◆ EXCERPT:
⟨
The Other Side of Cuba's Prisoner Release
The Other Side of Cuba's Prisoner Release
Havana’s announcement last week that it will release 52 political prisoners does not address the fate of other captives.
The announcement by Havana that it would release five political prisoners “who would travel to Spain with their families,” and another 47 during the next three or four months, has been credited to efforts by Spanish Foreign Minister Miguel Ángel Moratinos and Cuba’s archbishop, Cardinal Jaime Ortega.
But neither Cardinal Ortega, nor Minister Moratinos would have had any possibility of “negotiating” the prisoners’ release, if it were not for the willingness of the Cuban opposition to continue its struggle despite harassment, beatings, imprisonment, and even death. And it remains to be seen what happens when prisoners to be released insist on staying on the island.
⟩
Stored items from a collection
⟨
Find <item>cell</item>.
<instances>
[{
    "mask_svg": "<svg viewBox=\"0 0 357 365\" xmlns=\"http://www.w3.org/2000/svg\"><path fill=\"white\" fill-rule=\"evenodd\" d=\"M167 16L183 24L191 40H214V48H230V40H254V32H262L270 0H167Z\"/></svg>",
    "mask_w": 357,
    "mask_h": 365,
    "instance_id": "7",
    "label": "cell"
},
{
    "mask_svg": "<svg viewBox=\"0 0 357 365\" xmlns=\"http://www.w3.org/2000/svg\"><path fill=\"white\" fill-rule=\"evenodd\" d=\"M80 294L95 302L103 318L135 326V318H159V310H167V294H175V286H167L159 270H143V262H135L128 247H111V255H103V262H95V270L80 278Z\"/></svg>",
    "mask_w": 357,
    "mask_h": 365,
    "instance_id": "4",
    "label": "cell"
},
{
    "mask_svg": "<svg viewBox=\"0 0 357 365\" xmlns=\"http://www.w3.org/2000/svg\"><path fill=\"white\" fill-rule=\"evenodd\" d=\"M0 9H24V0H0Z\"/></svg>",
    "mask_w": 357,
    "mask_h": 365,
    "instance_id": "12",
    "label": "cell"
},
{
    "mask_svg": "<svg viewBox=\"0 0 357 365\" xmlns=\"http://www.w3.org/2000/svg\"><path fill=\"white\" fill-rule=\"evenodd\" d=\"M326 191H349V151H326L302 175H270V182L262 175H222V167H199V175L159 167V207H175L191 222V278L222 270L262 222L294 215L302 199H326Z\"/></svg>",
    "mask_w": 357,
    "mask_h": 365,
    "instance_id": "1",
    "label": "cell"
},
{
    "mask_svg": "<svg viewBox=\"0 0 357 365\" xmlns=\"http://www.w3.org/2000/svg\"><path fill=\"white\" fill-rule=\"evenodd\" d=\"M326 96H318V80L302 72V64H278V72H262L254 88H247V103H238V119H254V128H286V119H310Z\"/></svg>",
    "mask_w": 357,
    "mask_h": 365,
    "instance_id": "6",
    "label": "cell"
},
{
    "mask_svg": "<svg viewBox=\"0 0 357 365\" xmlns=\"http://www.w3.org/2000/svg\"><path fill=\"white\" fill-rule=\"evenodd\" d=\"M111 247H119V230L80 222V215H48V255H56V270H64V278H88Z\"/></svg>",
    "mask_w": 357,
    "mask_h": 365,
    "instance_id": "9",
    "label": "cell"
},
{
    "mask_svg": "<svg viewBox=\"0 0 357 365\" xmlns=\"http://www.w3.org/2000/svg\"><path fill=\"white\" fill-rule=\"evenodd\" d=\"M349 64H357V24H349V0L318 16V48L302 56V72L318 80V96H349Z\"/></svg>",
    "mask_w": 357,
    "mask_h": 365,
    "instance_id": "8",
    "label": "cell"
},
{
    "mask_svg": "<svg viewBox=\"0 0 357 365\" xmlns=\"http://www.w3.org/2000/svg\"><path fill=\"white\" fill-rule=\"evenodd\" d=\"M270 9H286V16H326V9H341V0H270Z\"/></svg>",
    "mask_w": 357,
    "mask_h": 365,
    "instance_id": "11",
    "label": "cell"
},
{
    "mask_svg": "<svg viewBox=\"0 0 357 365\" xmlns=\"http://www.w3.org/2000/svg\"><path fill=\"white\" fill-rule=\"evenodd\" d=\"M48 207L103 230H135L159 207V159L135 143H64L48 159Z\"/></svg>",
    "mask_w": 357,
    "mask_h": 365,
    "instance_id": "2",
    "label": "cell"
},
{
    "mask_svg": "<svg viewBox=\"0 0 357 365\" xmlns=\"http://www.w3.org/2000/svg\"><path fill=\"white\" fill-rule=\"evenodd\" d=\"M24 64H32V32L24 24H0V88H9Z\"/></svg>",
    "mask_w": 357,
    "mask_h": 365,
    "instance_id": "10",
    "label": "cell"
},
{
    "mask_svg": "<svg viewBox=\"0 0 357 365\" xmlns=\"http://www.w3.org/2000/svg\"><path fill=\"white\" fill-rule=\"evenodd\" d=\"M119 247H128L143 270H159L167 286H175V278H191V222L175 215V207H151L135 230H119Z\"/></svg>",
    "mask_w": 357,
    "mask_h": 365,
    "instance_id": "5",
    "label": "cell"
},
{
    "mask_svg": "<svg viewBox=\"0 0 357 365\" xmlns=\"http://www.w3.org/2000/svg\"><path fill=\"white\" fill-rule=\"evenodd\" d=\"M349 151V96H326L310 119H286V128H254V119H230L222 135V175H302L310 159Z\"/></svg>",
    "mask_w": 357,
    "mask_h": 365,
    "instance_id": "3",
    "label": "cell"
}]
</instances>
⟩
◆ DIRECTIVE A: From the article on Cuba's prisoner release, write out the passage between "The announcement by" and "on the island.", inclusive.
◆ DIRECTIVE B: Name every hardship that the article on Cuba's prisoner release says the Cuban opposition kept up its struggle despite.

◆ RESPONSE A:
The announcement by Havana that it would release five political prisoners “who would travel to Spain with their families,” and another 47 during the next three or four months, has been credited to efforts by Spanish Foreign Minister Miguel Ángel Moratinos and Cuba’s archbishop, Cardinal Jaime Ortega.
But neither Cardinal Ortega, nor Minister Moratinos would have had any possibility of “negotiating” the prisoners’ release, if it were not for the willingness of the Cuban opposition to continue its struggle despite harassment, beatings, imprisonment, and even death. And it remains to be seen what happens when prisoners to be released insist on staying on the island.

◆ RESPONSE B: harassment, beatings, imprisonment, death